==== Selected passage ====

Note: I had written this proof before the other answers were posted. I was about to discard it because the idea is actually the same as mixedmath's answer, but his answer has a small issue because it only proves the theorem for $k=n$, which can only prove that a subsequence of $b_n$ converges, not the whole sequence. So here is a hopefully correct proof.


First we prove the following theorem:

Theorem: For any finite sequence $a$ bounded by $M$, we can find signs $s$ so that $\left|\sum_{i=1}^k s_i a_i\right| \le 2M$ for all $k\le n$.

We say that $a$ and $b$ on the unit disk are compatible when either $a+b$ or $a-b$ lies on the unit disk.

Lemma: If $a,b,c$ lie on the unit disk, at least one of $(a,b)$, $(b,c)$ or $(a,c)$ is a compatible pair.

====

(What you need to do):
A. From the sign-choosing proof above, quote the passage starting with "Note: I had" and going on through "the unit disk.".
B. Pick up the sign-choosing proof above where it stops and write what comes next.

==== Supplied material ====

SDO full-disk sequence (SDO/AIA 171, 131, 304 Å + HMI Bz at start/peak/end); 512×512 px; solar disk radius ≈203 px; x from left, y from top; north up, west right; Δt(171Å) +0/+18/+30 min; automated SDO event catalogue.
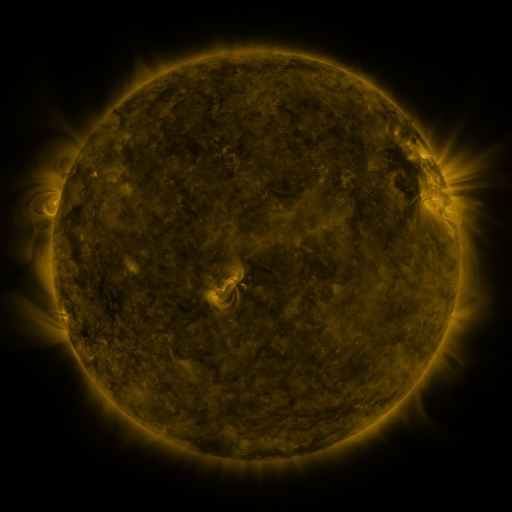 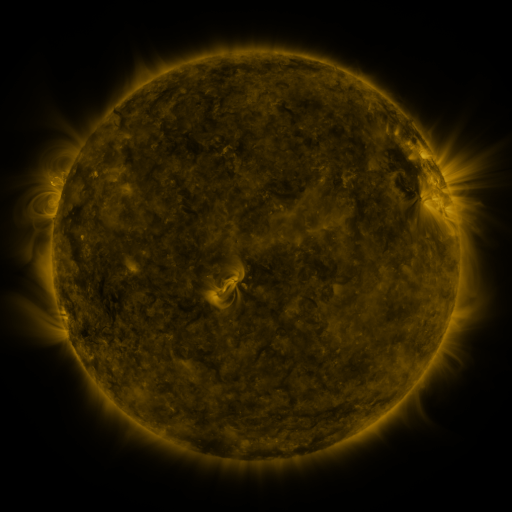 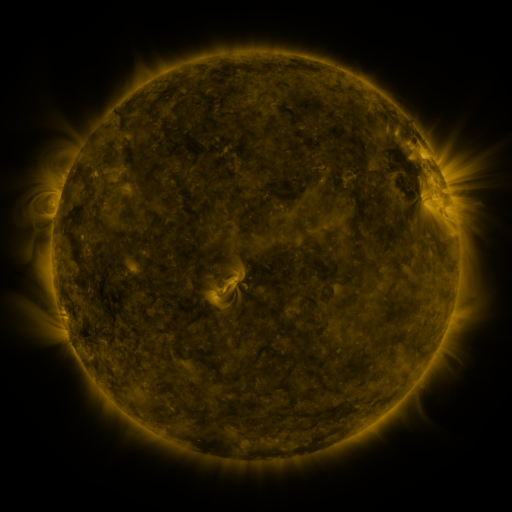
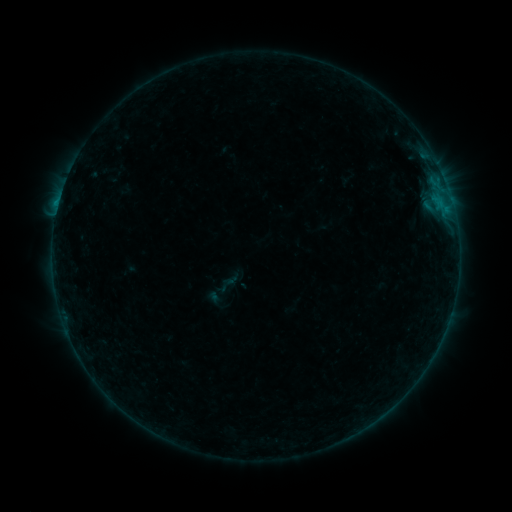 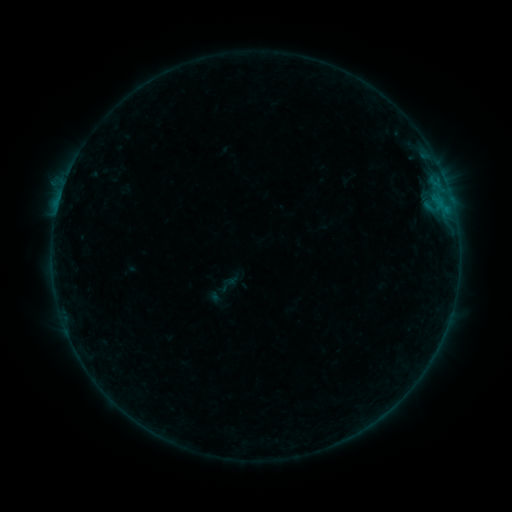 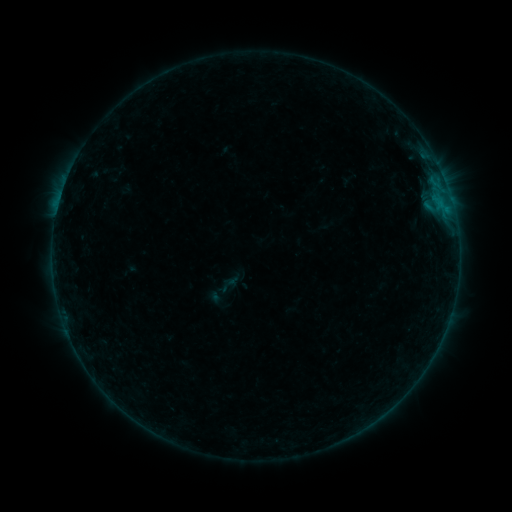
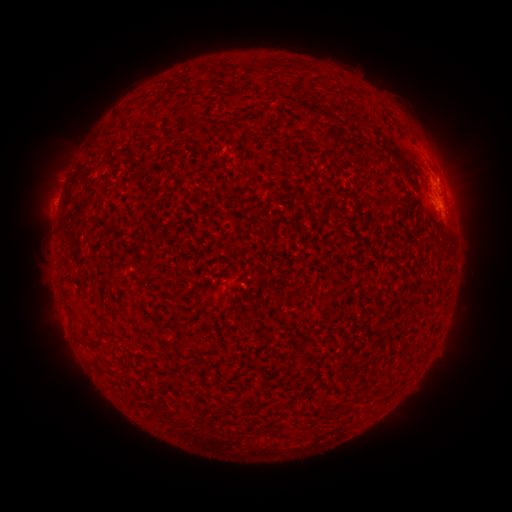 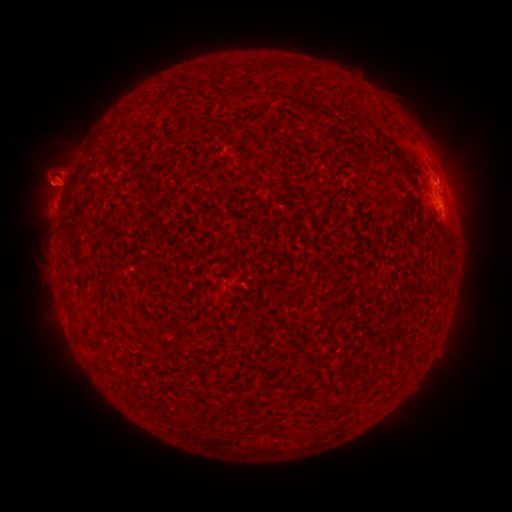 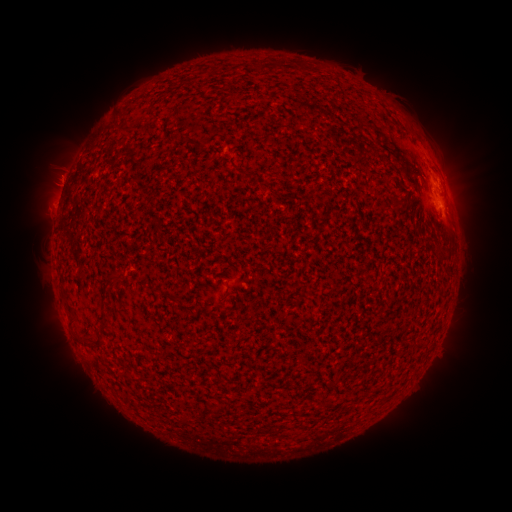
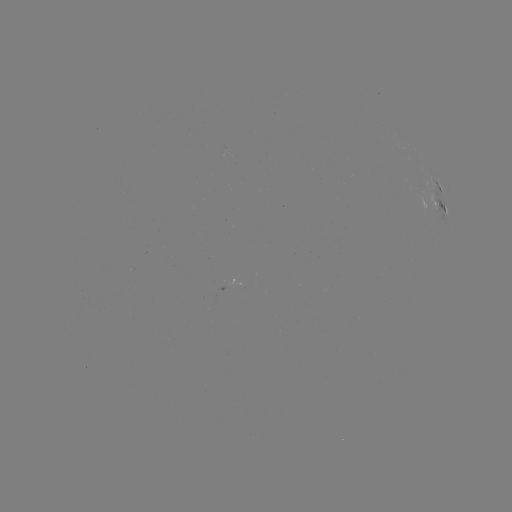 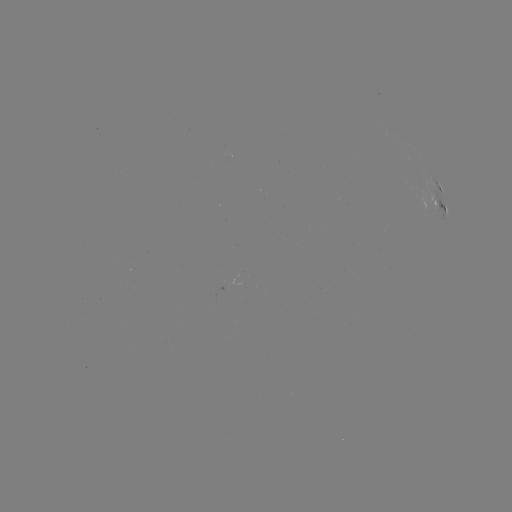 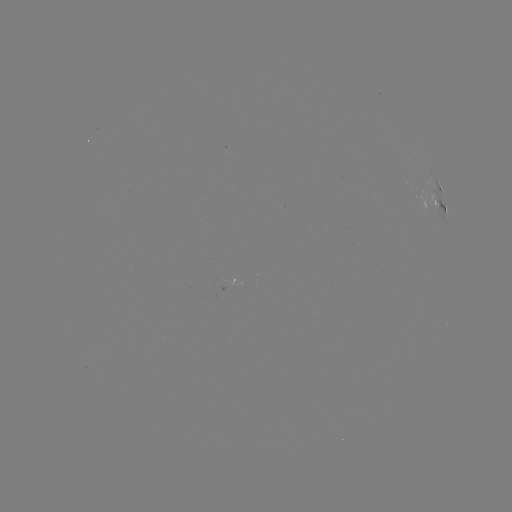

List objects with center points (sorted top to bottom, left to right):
eruption: (52, 178)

====

(Written answers):
A.
Note: I had written this proof before the other answers were posted. I was about to discard it because the idea is actually the same as mixedmath's answer, but his answer has a small issue because it only proves the theorem for $k=n$, which can only prove that a subsequence of $b_n$ converges, not the whole sequence. So here is a hopefully correct proof.


First we prove the following theorem:

Theorem: For any finite sequence $a$ bounded by $M$, we can find signs $s$ so that $\left|\sum_{i=1}^k s_i a_i\right| \le 2M$ for all $k\le n$.

We say that $a$ and $b$ on the unit disk are compatible when either $a+b$ or $a-b$ lies on the unit disk.

B.
Proof. When $|a+b|>1$ with $a$ and $b$ in the unit disk, we also have $\left|\frac{a}{|a|}+\frac{b}{|b|}\right|>1$ and therefore the arguments of $a$ and $b$ differ by less than $2\pi/3$ (mod $2\pi$). Thus $a$ and $b$ are incompatible iff $\arg a - \arg b\in (-2\pi/3,-\pi/3)\cup(\pi/3,2\pi/3)$ (mod $2\pi$), which shows that $a,b,c$ cannot all be pairwise incompatible.

Lemma: For any finite sequence $a_1,\dots a_n$ with $a_i$ in the unit disk, we can find signs $s_1,\dots s_n$ and $t_1,\dots t_n$ so that for all $k\le n$, $\left|\sum_{i=1}^k s_i a_i\right|\le 2$, $\left|\sum_{i=1}^k s_i t_i a_i\right|\le 2$ and for each $\epsilon\in\{-1,1\}$, $u_\epsilon = \sum\limits_{\substack{i\le n\\t_i=\epsilon}} s_i a_i$ lies on the unit disk.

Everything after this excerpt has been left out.